ASSIGNMENT:
Locate every line in the listing below that contains the word "slices" and copy each of those lines in full.

#####

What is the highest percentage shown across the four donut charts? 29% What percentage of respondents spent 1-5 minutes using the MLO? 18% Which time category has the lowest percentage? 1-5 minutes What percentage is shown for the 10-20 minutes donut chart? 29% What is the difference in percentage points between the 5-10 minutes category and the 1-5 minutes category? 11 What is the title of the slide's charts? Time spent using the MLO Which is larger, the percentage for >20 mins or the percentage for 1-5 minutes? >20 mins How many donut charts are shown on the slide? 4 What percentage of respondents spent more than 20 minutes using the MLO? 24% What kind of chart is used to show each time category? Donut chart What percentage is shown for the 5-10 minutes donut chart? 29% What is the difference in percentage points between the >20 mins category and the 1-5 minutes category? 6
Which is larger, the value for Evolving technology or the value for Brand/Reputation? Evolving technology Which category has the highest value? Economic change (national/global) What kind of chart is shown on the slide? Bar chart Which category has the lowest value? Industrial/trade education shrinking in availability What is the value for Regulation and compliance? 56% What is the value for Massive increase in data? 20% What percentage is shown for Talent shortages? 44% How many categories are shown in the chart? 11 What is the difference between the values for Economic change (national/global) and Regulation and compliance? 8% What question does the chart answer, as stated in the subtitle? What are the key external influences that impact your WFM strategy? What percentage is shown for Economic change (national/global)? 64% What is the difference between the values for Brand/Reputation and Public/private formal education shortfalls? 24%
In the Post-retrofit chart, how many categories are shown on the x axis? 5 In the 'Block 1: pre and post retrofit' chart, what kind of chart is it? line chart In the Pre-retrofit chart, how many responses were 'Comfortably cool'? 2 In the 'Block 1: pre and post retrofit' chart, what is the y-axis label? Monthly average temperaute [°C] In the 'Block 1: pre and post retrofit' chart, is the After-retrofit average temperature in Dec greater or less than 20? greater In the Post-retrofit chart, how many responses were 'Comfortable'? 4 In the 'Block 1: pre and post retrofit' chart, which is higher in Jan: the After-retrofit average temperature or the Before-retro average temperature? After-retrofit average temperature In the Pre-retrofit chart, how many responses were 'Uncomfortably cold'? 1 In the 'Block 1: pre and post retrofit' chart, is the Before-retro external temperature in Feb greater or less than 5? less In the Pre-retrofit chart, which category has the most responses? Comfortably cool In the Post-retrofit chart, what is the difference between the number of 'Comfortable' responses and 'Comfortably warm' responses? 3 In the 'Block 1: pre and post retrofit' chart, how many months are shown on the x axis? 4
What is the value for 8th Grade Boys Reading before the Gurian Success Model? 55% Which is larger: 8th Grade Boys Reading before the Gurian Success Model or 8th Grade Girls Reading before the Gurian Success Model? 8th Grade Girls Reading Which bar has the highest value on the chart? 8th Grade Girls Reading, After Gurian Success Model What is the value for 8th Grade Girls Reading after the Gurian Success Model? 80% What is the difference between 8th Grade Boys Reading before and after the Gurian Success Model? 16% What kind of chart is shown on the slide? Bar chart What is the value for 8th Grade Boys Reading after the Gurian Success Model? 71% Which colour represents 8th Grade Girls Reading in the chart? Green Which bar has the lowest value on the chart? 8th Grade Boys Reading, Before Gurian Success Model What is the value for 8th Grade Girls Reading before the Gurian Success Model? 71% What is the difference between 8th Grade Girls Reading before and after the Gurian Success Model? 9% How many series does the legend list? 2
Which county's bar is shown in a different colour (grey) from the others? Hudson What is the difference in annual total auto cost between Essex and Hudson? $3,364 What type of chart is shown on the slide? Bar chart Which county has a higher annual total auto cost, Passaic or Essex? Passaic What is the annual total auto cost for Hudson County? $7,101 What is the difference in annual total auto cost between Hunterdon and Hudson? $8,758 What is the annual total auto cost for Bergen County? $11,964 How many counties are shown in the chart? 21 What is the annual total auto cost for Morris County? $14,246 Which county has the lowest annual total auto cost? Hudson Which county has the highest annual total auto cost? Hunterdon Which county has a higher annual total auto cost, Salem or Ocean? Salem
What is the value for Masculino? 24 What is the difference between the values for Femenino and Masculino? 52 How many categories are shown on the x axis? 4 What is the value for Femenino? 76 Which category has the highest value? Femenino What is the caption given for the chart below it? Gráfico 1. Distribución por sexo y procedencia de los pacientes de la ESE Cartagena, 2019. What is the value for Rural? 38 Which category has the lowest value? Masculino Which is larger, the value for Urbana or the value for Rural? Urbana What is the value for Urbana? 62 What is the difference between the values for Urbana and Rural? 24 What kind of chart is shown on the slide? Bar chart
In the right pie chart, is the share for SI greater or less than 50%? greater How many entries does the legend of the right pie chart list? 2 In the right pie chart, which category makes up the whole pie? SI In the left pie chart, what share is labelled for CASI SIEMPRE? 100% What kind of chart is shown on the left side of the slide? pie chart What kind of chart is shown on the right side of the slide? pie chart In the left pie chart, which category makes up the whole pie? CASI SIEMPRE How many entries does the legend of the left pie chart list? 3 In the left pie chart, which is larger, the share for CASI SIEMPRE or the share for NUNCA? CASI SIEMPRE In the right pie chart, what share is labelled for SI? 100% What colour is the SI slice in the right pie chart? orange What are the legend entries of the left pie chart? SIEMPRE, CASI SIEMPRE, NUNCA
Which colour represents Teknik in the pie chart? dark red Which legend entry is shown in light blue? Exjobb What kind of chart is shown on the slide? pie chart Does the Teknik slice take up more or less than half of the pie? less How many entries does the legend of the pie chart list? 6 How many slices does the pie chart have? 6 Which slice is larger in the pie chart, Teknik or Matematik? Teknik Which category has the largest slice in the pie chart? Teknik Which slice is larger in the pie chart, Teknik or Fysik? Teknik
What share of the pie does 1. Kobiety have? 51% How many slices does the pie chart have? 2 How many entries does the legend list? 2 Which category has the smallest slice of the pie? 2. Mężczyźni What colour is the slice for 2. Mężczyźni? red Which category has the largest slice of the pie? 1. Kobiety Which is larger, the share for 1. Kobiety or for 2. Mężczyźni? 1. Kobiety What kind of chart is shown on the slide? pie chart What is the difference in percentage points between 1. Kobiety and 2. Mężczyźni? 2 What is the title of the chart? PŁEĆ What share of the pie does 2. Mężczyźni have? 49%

#####

ANSWER AREA:
Which colour represents Teknik in the pie chart? dark red Which legend entry is shown in light blue? Exjobb What kind of chart is shown on the slide? pie chart Does the Teknik slice take up more or less than half of the pie? less How many entries does the legend of the pie chart list? 6 How many slices does the pie chart have? 6 Which slice is larger in the pie chart, Teknik or Matematik? Teknik Which category has the largest slice in the pie chart? Teknik Which slice is larger in the pie chart, Teknik or Fysik? Teknik
What share of the pie does 1. Kobiety have? 51% How many slices does the pie chart have? 2 How many entries does the legend list? 2 Which category has the smallest slice of the pie? 2. Mężczyźni What colour is the slice for 2. Mężczyźni? red Which category has the largest slice of the pie? 1. Kobiety Which is larger, the share for 1. Kobiety or for 2. Mężczyźni? 1. Kobiety What kind of chart is shown on the slide? pie chart What is the difference in percentage points between 1. Kobiety and 2. Mężczyźni? 2 What is the title of the chart? PŁEĆ What share of the pie does 2. Mężczyźni have? 49%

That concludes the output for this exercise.